Spatial reasoning dataset excerpts:
------------------------

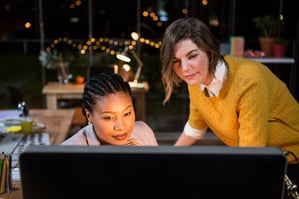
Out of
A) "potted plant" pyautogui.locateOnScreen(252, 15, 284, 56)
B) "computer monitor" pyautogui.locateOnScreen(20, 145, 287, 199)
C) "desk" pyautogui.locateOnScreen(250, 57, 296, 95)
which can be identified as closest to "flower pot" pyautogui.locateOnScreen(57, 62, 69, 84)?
"desk" pyautogui.locateOnScreen(250, 57, 296, 95)

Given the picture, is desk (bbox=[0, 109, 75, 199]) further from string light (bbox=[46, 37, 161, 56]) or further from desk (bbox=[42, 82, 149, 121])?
string light (bbox=[46, 37, 161, 56])

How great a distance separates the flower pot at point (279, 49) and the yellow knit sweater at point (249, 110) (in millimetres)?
4190

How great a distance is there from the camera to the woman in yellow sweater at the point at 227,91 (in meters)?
1.45

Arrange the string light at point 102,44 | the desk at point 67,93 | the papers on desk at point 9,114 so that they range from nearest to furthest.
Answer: the papers on desk at point 9,114 < the desk at point 67,93 < the string light at point 102,44

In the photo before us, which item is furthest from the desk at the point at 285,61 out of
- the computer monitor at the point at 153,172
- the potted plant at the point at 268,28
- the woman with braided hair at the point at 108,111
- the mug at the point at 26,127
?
the computer monitor at the point at 153,172

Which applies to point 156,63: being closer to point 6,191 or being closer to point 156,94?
point 156,94

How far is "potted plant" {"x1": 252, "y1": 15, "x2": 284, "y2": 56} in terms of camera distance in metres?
5.80

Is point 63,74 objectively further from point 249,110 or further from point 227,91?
point 249,110

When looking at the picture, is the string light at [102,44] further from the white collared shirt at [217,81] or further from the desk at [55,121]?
the white collared shirt at [217,81]

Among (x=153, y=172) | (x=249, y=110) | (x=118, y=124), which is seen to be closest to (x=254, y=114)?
(x=249, y=110)

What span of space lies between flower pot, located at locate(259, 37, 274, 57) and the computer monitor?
5.25 metres

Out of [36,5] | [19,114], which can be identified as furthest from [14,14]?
[19,114]

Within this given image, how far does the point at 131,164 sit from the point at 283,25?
560cm

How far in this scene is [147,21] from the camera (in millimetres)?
6137
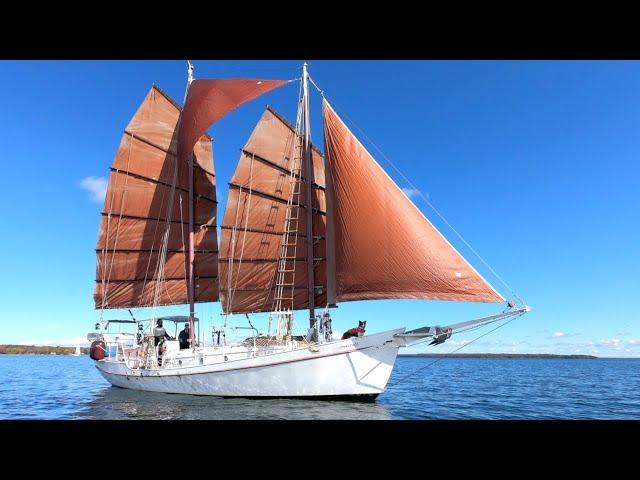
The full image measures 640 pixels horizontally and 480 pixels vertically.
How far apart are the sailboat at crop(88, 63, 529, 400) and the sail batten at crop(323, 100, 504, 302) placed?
0.14 ft

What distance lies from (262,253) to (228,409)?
367 inches

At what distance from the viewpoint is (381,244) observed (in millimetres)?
15188

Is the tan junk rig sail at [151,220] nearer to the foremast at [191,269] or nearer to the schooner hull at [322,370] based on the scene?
the foremast at [191,269]

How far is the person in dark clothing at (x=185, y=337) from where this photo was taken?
73.5ft

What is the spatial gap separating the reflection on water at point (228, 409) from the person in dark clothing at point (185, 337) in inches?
147

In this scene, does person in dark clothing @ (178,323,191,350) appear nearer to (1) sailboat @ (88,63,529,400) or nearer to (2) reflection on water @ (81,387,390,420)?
(1) sailboat @ (88,63,529,400)

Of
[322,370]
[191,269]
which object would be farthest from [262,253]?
[322,370]

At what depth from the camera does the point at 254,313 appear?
2311 centimetres

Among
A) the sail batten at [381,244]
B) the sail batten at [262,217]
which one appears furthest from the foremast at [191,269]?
the sail batten at [381,244]

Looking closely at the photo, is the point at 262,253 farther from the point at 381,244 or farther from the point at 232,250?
the point at 381,244
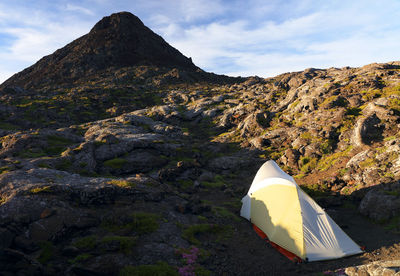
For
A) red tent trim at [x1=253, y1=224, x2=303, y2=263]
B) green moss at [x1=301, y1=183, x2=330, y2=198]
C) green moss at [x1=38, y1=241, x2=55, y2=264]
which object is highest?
green moss at [x1=38, y1=241, x2=55, y2=264]

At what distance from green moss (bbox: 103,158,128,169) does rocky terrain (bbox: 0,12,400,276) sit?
0.19 meters

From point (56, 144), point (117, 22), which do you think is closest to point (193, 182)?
point (56, 144)

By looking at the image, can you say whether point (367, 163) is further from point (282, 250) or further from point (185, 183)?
point (185, 183)

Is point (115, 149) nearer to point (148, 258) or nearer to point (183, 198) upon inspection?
point (183, 198)

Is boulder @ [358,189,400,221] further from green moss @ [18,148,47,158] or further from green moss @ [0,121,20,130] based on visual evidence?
green moss @ [0,121,20,130]

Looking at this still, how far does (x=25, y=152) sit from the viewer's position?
30781 millimetres

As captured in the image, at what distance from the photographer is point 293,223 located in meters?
17.1

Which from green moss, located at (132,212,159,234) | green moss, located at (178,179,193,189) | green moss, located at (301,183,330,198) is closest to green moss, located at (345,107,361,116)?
green moss, located at (301,183,330,198)

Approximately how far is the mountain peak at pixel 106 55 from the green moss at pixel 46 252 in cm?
12608

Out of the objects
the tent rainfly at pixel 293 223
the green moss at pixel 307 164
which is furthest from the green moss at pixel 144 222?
the green moss at pixel 307 164

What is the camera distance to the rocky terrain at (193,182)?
14.1 metres

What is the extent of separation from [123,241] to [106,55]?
14798 centimetres

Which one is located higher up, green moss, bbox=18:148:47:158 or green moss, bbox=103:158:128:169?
green moss, bbox=18:148:47:158

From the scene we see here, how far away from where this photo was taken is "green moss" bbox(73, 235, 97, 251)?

------------------------

§ DESCRIPTION OF THE TASK:
Extract all the data above exactly, excluding every picture.

§ COMPLETE ANSWER:
Out of
A) "potted plant" pyautogui.locateOnScreen(252, 15, 284, 56)
B) "computer monitor" pyautogui.locateOnScreen(20, 145, 287, 199)
C) "desk" pyautogui.locateOnScreen(250, 57, 296, 95)
which can be identified as closest to "flower pot" pyautogui.locateOnScreen(57, 62, 69, 84)?
"desk" pyautogui.locateOnScreen(250, 57, 296, 95)

Given the picture, is desk (bbox=[0, 109, 75, 199]) further from string light (bbox=[46, 37, 161, 56]) or further from desk (bbox=[42, 82, 149, 121])?
string light (bbox=[46, 37, 161, 56])

How great a distance separates the flower pot at point (279, 49) and the yellow knit sweater at point (249, 110) (in millimetres)?
4190

How great a distance is there from the camera to the woman in yellow sweater at the point at 227,91 (in meters)?
1.45

Arrange the string light at point 102,44 | the desk at point 67,93 | the papers on desk at point 9,114 so that they range from nearest to furthest.
Answer: the papers on desk at point 9,114 < the desk at point 67,93 < the string light at point 102,44

In the photo before us, which item is furthest from the desk at the point at 285,61 out of
- the computer monitor at the point at 153,172
- the potted plant at the point at 268,28
- the woman with braided hair at the point at 108,111
- the mug at the point at 26,127
?
the computer monitor at the point at 153,172

Which applies to point 156,63: being closer to point 6,191 or being closer to point 156,94?
point 156,94

How far is "potted plant" {"x1": 252, "y1": 15, "x2": 284, "y2": 56} in terms of camera distance in metres?
5.80

Is point 63,74 objectively further from point 249,110 or further from point 227,91?
point 249,110

When looking at the picture, is the string light at [102,44] further from the white collared shirt at [217,81] or further from the desk at [55,121]?
the white collared shirt at [217,81]

Among (x=153, y=172) | (x=249, y=110) | (x=118, y=124), which is seen to be closest to (x=254, y=114)?
(x=249, y=110)

What span of space lies between flower pot, located at locate(259, 37, 274, 57) and the computer monitor?
5.25 metres

Out of [36,5] | [19,114], which can be identified as furthest from [14,14]?
[19,114]

Within this given image, how far does the point at 131,164 sit from the point at 283,25?
560cm

How far in this scene is [147,21] from the camera (in millimetres)?
6137
The full image measures 640 pixels horizontally and 480 pixels vertically.
How far apart are the sailboat at crop(88, 63, 529, 400) and the sail batten at crop(323, 100, 504, 302) placed?
0.14 ft

What distance lies from (262,253) to (228,409)?
367 inches

At what distance from the viewpoint is (381,244) observed (in millimetres)?
15188

Is the tan junk rig sail at [151,220] nearer to the foremast at [191,269] or nearer to the schooner hull at [322,370] based on the scene?
the foremast at [191,269]

How far is the person in dark clothing at (x=185, y=337) from where this photo was taken?
73.5ft

What is the spatial gap separating the reflection on water at point (228, 409) from the person in dark clothing at point (185, 337) in inches?
147

In this scene, does person in dark clothing @ (178,323,191,350) appear nearer to (1) sailboat @ (88,63,529,400) or nearer to (2) reflection on water @ (81,387,390,420)?
(1) sailboat @ (88,63,529,400)

Of
[322,370]
[191,269]
which object would be farthest from [262,253]?
[322,370]

At what depth from the camera does the point at 254,313 appear?
2311 centimetres

Among
A) the sail batten at [381,244]
B) the sail batten at [262,217]
which one appears furthest from the foremast at [191,269]?
the sail batten at [381,244]

Looking closely at the photo, is the point at 262,253 farther from the point at 381,244 or farther from the point at 232,250?
the point at 381,244
For
A) red tent trim at [x1=253, y1=224, x2=303, y2=263]
B) green moss at [x1=301, y1=183, x2=330, y2=198]
C) green moss at [x1=38, y1=241, x2=55, y2=264]
which object is highest?
green moss at [x1=38, y1=241, x2=55, y2=264]

At what distance from green moss (bbox: 103,158,128,169) does rocky terrain (bbox: 0,12,400,276) sit?
0.19 meters

From point (56, 144), point (117, 22), which do you think is closest to point (193, 182)?
point (56, 144)

By looking at the image, can you say whether point (367, 163) is further from point (282, 250) or further from point (185, 183)?
point (185, 183)

Is point (115, 149) nearer to point (148, 258) or nearer to point (183, 198) upon inspection?
point (183, 198)

Is boulder @ [358,189,400,221] further from green moss @ [18,148,47,158] or further from green moss @ [0,121,20,130] based on visual evidence?
green moss @ [0,121,20,130]

Looking at this still, how far does (x=25, y=152) sit from the viewer's position?
30781 millimetres

As captured in the image, at what distance from the photographer is point 293,223 located in meters?
17.1

Which from green moss, located at (132,212,159,234) | green moss, located at (178,179,193,189) | green moss, located at (301,183,330,198) is closest to green moss, located at (345,107,361,116)?
green moss, located at (301,183,330,198)

Approximately how far is the mountain peak at pixel 106 55 from the green moss at pixel 46 252 in cm?
12608

Out of the objects
the tent rainfly at pixel 293 223
the green moss at pixel 307 164
which is furthest from the green moss at pixel 144 222?
the green moss at pixel 307 164

What is the camera distance to the rocky terrain at (193,182)?
14.1 metres

What is the extent of separation from [123,241] to [106,55]?
14798 centimetres

Which one is located higher up, green moss, bbox=18:148:47:158 or green moss, bbox=103:158:128:169?
green moss, bbox=18:148:47:158

From the scene we see here, how far away from where this photo was taken is "green moss" bbox(73, 235, 97, 251)?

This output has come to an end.